> [Exercise brief]
Write out the entries again. Match each one exactly.

> [Entries shown]

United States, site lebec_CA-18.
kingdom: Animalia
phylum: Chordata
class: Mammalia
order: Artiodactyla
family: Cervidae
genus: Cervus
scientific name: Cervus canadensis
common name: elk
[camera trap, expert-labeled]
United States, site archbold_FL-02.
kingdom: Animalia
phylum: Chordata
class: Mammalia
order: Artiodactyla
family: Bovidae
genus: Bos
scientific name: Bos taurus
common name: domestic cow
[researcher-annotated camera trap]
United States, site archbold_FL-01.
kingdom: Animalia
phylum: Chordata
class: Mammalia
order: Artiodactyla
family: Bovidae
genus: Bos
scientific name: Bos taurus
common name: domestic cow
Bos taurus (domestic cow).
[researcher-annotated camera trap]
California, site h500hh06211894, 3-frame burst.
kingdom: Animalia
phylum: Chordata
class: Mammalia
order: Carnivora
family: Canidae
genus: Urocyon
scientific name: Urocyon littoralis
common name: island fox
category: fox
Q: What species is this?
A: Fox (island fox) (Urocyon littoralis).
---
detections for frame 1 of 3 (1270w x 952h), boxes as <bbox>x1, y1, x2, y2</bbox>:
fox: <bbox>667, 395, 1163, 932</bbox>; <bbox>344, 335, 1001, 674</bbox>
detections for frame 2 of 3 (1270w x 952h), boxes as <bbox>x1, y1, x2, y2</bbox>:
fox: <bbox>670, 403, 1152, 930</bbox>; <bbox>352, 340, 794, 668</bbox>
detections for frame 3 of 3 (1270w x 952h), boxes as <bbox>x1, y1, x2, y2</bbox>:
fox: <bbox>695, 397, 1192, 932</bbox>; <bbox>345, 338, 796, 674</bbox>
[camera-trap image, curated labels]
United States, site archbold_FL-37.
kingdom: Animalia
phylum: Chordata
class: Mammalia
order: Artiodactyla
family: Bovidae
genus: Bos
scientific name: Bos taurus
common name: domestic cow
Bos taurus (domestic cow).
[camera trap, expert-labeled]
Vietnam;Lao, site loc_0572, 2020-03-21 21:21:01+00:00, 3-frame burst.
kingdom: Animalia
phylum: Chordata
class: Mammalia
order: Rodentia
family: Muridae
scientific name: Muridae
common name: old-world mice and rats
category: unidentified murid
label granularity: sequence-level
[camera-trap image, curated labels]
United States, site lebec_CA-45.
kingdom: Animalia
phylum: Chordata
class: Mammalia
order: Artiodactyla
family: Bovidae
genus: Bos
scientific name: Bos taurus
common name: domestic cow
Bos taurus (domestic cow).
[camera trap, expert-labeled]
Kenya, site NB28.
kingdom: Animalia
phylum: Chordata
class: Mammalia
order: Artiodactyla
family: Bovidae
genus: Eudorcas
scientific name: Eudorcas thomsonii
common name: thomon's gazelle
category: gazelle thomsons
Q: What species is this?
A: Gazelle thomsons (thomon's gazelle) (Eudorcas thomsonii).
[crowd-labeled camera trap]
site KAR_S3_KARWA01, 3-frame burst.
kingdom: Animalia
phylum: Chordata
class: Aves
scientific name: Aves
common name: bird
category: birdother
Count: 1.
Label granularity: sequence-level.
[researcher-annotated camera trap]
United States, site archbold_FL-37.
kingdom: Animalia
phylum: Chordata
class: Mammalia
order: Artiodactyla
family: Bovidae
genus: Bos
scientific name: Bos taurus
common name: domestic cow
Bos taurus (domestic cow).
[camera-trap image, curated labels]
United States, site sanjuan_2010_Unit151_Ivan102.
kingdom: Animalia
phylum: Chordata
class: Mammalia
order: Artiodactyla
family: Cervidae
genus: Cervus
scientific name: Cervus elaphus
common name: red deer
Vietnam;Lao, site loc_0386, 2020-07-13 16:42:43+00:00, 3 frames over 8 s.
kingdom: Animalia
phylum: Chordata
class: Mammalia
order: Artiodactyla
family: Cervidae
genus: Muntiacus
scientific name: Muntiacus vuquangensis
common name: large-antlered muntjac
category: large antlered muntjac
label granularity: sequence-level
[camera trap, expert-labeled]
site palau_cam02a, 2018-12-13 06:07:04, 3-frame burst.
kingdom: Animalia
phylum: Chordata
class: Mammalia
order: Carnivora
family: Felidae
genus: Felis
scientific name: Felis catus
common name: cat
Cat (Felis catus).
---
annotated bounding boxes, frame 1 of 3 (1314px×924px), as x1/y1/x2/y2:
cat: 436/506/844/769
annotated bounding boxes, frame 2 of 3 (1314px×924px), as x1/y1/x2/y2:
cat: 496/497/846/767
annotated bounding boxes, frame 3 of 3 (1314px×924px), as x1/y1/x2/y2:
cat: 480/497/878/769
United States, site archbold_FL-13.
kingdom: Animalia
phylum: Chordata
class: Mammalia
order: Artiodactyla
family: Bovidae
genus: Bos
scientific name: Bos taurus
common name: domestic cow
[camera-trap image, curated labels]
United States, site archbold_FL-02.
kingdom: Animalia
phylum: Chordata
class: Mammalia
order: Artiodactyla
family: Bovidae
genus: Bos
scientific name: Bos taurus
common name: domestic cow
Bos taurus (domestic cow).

> [Answer below]
United States, site lebec_CA-18.
kingdom: Animalia
phylum: Chordata
class: Mammalia
order: Artiodactyla
family: Cervidae
genus: Cervus
scientific name: Cervus canadensis
common name: elk
[camera trap, expert-labeled]
United States, site archbold_FL-02.
kingdom: Animalia
phylum: Chordata
class: Mammalia
order: Artiodactyla
family: Bovidae
genus: Bos
scientific name: Bos taurus
common name: domestic cow
[researcher-annotated camera trap]
United States, site archbold_FL-01.
kingdom: Animalia
phylum: Chordata
class: Mammalia
order: Artiodactyla
family: Bovidae
genus: Bos
scientific name: Bos taurus
common name: domestic cow
Bos taurus (domestic cow).
[researcher-annotated camera trap]
California, site h500hh06211894, 3-frame burst.
kingdom: Animalia
phylum: Chordata
class: Mammalia
order: Carnivora
family: Canidae
genus: Urocyon
scientific name: Urocyon littoralis
common name: island fox
category: fox
Q: What species is this?
A: Fox (island fox) (Urocyon littoralis).
---
detections for frame 1 of 3 (1270w x 952h), boxes as <bbox>x1, y1, x2, y2</bbox>:
fox: <bbox>667, 395, 1163, 932</bbox>; <bbox>344, 335, 1001, 674</bbox>
detections for frame 2 of 3 (1270w x 952h), boxes as <bbox>x1, y1, x2, y2</bbox>:
fox: <bbox>670, 403, 1152, 930</bbox>; <bbox>352, 340, 794, 668</bbox>
detections for frame 3 of 3 (1270w x 952h), boxes as <bbox>x1, y1, x2, y2</bbox>:
fox: <bbox>695, 397, 1192, 932</bbox>; <bbox>345, 338, 796, 674</bbox>
[camera-trap image, curated labels]
United States, site archbold_FL-37.
kingdom: Animalia
phylum: Chordata
class: Mammalia
order: Artiodactyla
family: Bovidae
genus: Bos
scientific name: Bos taurus
common name: domestic cow
Bos taurus (domestic cow).
[camera trap, expert-labeled]
Vietnam;Lao, site loc_0572, 2020-03-21 21:21:01+00:00, 3-frame burst.
kingdom: Animalia
phylum: Chordata
class: Mammalia
order: Rodentia
family: Muridae
scientific name: Muridae
common name: old-world mice and rats
category: unidentified murid
label granularity: sequence-level
[camera-trap image, curated labels]
United States, site lebec_CA-45.
kingdom: Animalia
phylum: Chordata
class: Mammalia
order: Artiodactyla
family: Bovidae
genus: Bos
scientific name: Bos taurus
common name: domestic cow
Bos taurus (domestic cow).
[camera trap, expert-labeled]
Kenya, site NB28.
kingdom: Animalia
phylum: Chordata
class: Mammalia
order: Artiodactyla
family: Bovidae
genus: Eudorcas
scientific name: Eudorcas thomsonii
common name: thomon's gazelle
category: gazelle thomsons
Q: What species is this?
A: Gazelle thomsons (thomon's gazelle) (Eudorcas thomsonii).
[crowd-labeled camera trap]
site KAR_S3_KARWA01, 3-frame burst.
kingdom: Animalia
phylum: Chordata
class: Aves
scientific name: Aves
common name: bird
category: birdother
Count: 1.
Label granularity: sequence-level.
[researcher-annotated camera trap]
United States, site archbold_FL-37.
kingdom: Animalia
phylum: Chordata
class: Mammalia
order: Artiodactyla
family: Bovidae
genus: Bos
scientific name: Bos taurus
common name: domestic cow
Bos taurus (domestic cow).
[camera-trap image, curated labels]
United States, site sanjuan_2010_Unit151_Ivan102.
kingdom: Animalia
phylum: Chordata
class: Mammalia
order: Artiodactyla
family: Cervidae
genus: Cervus
scientific name: Cervus elaphus
common name: red deer
Vietnam;Lao, site loc_0386, 2020-07-13 16:42:43+00:00, 3 frames over 8 s.
kingdom: Animalia
phylum: Chordata
class: Mammalia
order: Artiodactyla
family: Cervidae
genus: Muntiacus
scientific name: Muntiacus vuquangensis
common name: large-antlered muntjac
category: large antlered muntjac
label granularity: sequence-level
[camera trap, expert-labeled]
site palau_cam02a, 2018-12-13 06:07:04, 3-frame burst.
kingdom: Animalia
phylum: Chordata
class: Mammalia
order: Carnivora
family: Felidae
genus: Felis
scientific name: Felis catus
common name: cat
Cat (Felis catus).
---
annotated bounding boxes, frame 1 of 3 (1314px×924px), as x1/y1/x2/y2:
cat: 436/506/844/769
annotated bounding boxes, frame 2 of 3 (1314px×924px), as x1/y1/x2/y2:
cat: 496/497/846/767
annotated bounding boxes, frame 3 of 3 (1314px×924px), as x1/y1/x2/y2:
cat: 480/497/878/769
United States, site archbold_FL-13.
kingdom: Animalia
phylum: Chordata
class: Mammalia
order: Artiodactyla
family: Bovidae
genus: Bos
scientific name: Bos taurus
common name: domestic cow
[camera-trap image, curated labels]
United States, site archbold_FL-02.
kingdom: Animalia
phylum: Chordata
class: Mammalia
order: Artiodactyla
family: Bovidae
genus: Bos
scientific name: Bos taurus
common name: domestic cow
Bos taurus (domestic cow).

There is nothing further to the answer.